In her heyday, she was the unofficial leader of a brigade of yunu – beauties who built careers around a sweet and pristine image.
For those who always found the entire shebang too manufactured and cloying, it will be a welcome surprise to see her cutting loose as Anita. She smokes, hooks up with a much younger man Mike (a doggedly earnest William Chan) and passionately smooches her co-star, Sandra Ng.
The two make for a believable couple and the ever-reliable Ng even makes the commitment-phobic lawyer Macy likeably flawed.
Macy reluctantly takes up a case defending ad man Robert (Eddie Cheung) from charges of spousal abuse and ends up coaching him on the art of making love.

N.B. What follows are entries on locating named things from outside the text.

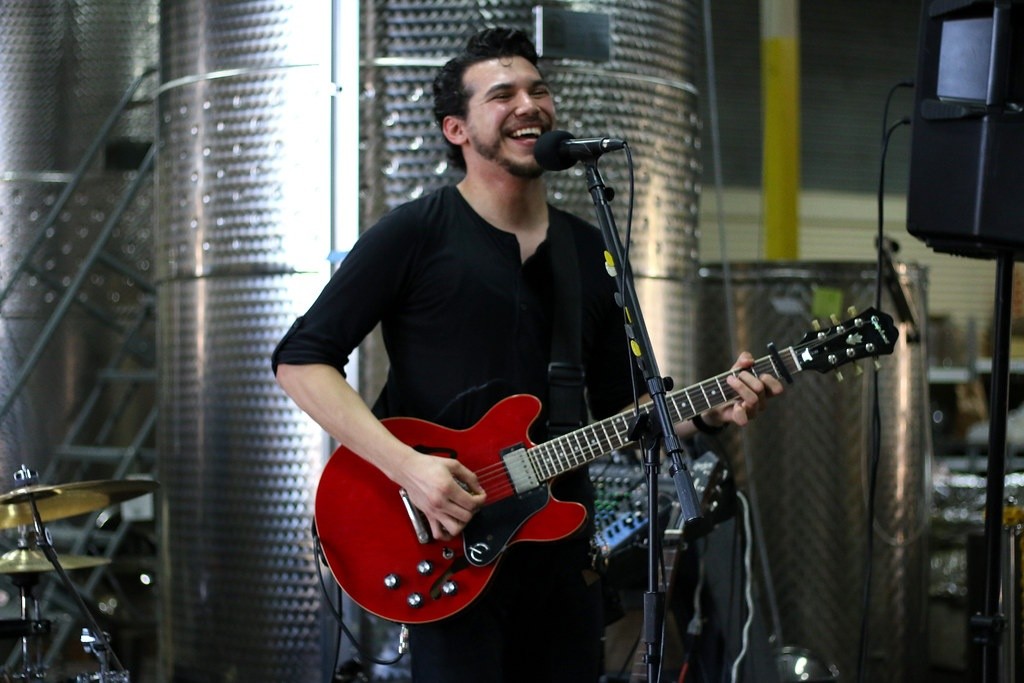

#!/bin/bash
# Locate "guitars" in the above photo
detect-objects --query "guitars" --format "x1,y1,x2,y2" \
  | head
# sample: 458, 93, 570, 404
305, 302, 901, 630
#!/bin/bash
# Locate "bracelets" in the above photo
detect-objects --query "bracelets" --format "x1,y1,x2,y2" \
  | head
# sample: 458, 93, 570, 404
693, 415, 731, 434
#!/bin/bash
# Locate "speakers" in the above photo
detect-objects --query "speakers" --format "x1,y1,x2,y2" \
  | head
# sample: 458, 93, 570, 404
906, 0, 1024, 262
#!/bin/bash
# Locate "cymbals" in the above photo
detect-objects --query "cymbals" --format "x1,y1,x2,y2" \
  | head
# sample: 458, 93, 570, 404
0, 539, 114, 577
0, 463, 162, 533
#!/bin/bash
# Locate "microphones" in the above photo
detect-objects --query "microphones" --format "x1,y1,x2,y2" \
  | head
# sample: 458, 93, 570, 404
532, 130, 627, 171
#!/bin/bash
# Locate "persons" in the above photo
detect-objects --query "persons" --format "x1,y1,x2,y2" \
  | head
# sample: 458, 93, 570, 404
269, 28, 784, 683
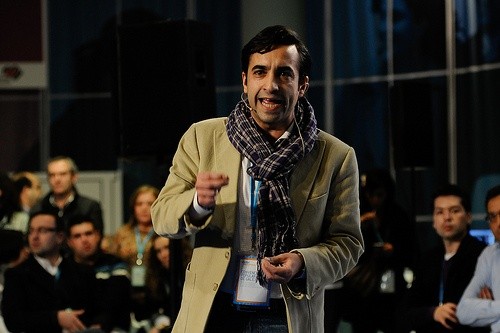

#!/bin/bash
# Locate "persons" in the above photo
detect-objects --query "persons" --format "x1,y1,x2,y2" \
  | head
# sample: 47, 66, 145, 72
148, 24, 365, 333
0, 158, 191, 333
324, 172, 500, 333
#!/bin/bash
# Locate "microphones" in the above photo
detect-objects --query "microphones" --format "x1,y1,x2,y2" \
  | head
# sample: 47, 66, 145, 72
240, 91, 253, 112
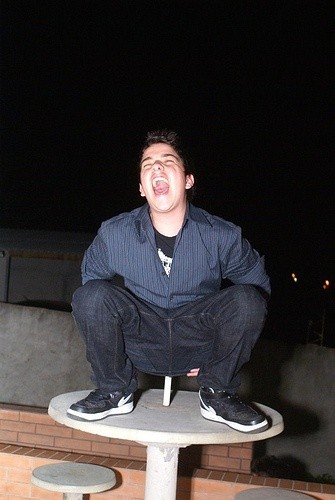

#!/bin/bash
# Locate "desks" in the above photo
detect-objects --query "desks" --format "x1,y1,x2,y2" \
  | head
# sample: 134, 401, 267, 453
47, 381, 285, 500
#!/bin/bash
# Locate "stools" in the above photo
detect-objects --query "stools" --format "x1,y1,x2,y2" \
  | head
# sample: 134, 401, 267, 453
233, 484, 319, 500
31, 460, 117, 500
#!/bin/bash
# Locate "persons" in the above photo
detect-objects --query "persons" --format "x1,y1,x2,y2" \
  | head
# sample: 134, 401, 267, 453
65, 130, 270, 434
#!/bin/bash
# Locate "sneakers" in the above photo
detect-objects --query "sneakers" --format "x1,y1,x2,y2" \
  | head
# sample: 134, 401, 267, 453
67, 389, 133, 422
199, 387, 270, 434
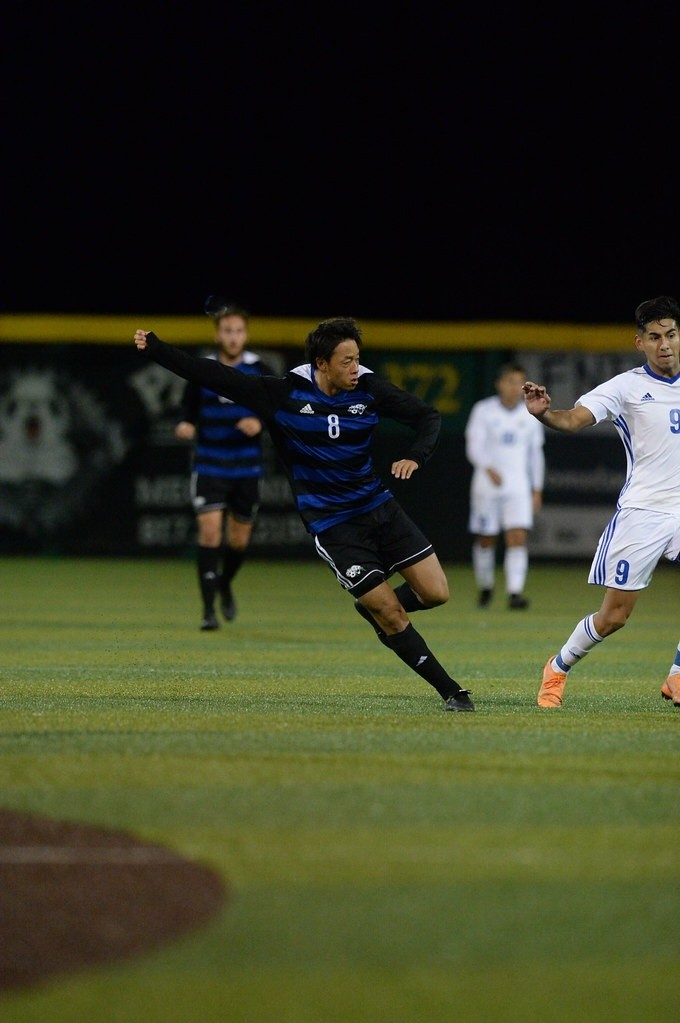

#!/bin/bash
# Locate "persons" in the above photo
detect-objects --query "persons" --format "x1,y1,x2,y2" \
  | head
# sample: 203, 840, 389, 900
131, 316, 478, 711
524, 295, 680, 708
466, 364, 548, 607
175, 305, 283, 633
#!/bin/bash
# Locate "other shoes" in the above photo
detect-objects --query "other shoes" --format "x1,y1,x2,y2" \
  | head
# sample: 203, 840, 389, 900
200, 610, 219, 630
220, 600, 236, 621
508, 593, 528, 607
478, 591, 490, 609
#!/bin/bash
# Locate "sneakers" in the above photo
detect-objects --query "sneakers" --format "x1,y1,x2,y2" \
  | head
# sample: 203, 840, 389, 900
537, 655, 567, 708
354, 599, 393, 649
446, 689, 475, 712
661, 673, 680, 708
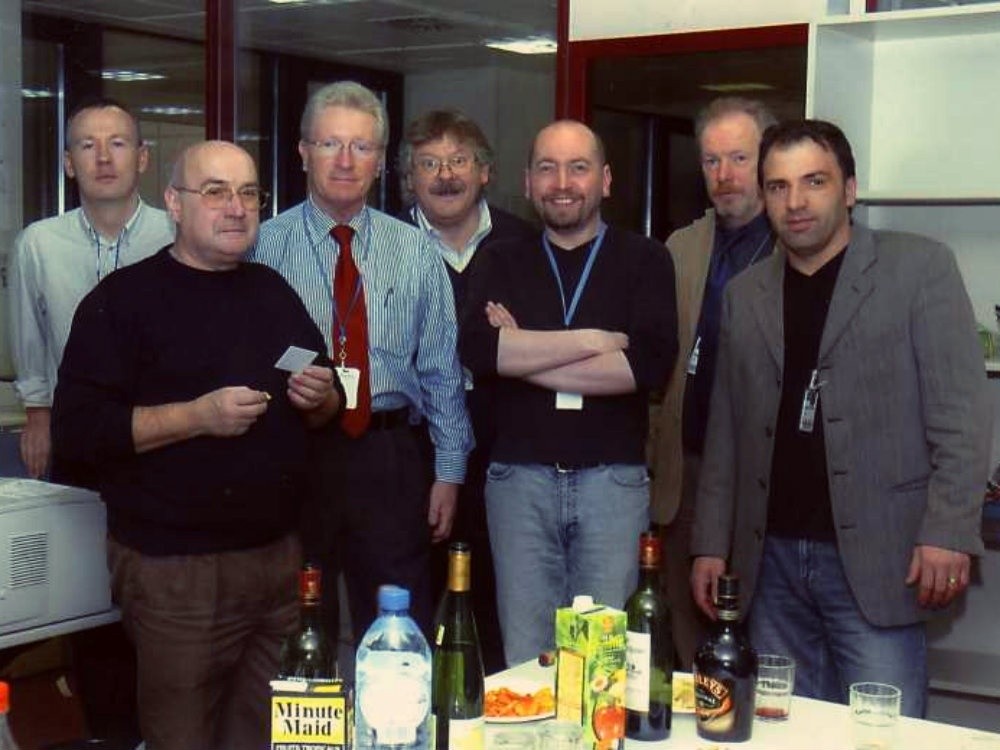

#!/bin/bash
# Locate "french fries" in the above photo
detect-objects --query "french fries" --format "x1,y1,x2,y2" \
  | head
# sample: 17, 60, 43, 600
485, 687, 555, 718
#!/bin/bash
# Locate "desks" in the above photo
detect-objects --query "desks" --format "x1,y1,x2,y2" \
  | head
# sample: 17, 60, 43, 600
480, 648, 1000, 750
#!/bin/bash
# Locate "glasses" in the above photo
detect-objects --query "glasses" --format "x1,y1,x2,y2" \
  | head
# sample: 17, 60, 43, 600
172, 183, 269, 212
422, 157, 466, 174
304, 137, 381, 160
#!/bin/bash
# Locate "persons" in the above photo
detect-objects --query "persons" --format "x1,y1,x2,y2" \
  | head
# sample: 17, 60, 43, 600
249, 81, 475, 680
53, 139, 347, 750
649, 96, 783, 672
7, 103, 178, 750
394, 109, 534, 677
688, 120, 990, 718
461, 117, 680, 666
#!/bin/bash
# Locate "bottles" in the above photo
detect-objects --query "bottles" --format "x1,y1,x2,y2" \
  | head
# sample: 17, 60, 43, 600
355, 586, 433, 750
281, 562, 338, 680
693, 576, 759, 744
432, 543, 485, 749
623, 530, 673, 742
1, 681, 20, 750
552, 595, 627, 750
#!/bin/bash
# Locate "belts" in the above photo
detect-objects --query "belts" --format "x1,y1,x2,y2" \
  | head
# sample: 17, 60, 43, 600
534, 462, 609, 473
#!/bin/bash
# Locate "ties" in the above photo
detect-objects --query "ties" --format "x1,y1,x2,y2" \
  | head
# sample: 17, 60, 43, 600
326, 229, 373, 440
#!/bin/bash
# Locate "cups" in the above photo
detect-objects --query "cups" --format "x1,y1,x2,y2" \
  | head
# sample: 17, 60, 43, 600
850, 681, 902, 749
753, 654, 797, 723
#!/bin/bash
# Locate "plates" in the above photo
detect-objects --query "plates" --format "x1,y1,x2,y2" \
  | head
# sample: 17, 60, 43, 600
484, 678, 555, 724
671, 671, 697, 715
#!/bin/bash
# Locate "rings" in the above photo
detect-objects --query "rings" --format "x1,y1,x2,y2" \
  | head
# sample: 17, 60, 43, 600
948, 576, 957, 584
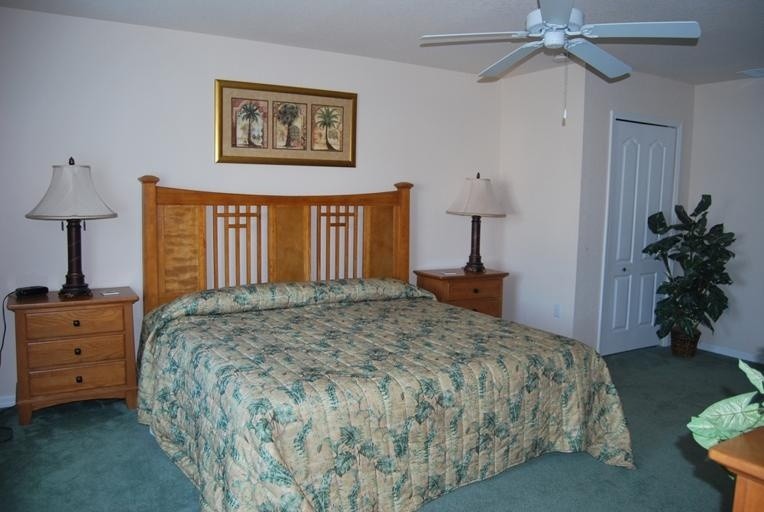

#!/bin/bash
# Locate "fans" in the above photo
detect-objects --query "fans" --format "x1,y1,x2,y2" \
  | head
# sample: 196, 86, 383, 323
419, 0, 700, 80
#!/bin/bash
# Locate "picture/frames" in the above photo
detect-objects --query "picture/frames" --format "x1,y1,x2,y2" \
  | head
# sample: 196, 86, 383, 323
214, 79, 358, 168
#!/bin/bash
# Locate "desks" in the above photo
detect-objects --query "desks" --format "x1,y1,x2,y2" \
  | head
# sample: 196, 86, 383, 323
708, 425, 764, 512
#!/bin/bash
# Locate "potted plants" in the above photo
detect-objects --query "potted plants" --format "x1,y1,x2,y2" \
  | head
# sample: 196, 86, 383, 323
642, 194, 737, 358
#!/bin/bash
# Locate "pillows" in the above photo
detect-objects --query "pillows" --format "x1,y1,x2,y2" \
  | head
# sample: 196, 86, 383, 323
185, 277, 420, 315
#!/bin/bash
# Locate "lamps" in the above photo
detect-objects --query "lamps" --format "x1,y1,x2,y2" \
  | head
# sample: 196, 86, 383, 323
544, 29, 564, 49
446, 174, 506, 273
25, 157, 118, 300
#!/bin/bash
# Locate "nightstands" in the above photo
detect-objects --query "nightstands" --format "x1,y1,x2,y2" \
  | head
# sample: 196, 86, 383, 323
414, 267, 508, 319
6, 286, 139, 425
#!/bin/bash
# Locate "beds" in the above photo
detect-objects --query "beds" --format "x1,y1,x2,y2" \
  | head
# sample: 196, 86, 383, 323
136, 173, 635, 512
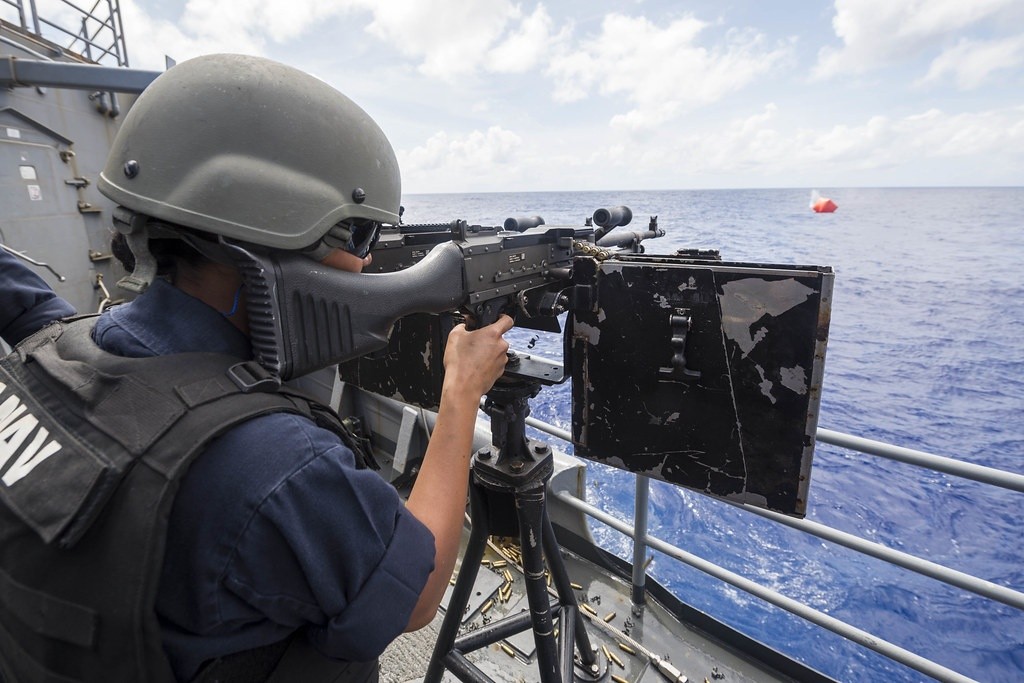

The film also gamely takes on gender politics and discrimination. Over drinks with a group of lesbians, Macy becomes the target of criticism when the rest find out that she is bisexual and Macy spells out the irony of a minority group turning against someone who is different.
Meanwhile, Anita has to fight discrimination for being unmarried and pregnant at the bank where she works.
Like The Kids Are All Right, the film’s liberal leanings are never in doubt, though the point is never jammed down your throat. If anything, the message here is more live and let live.
Director Ann Hui, better known for her serious-minded arthouse dramas, handles the proceedings with a light touch.
While the feel-good ending is utterly improbable, it is also sweetly optimistic in suggesting that love, after all, is all you need.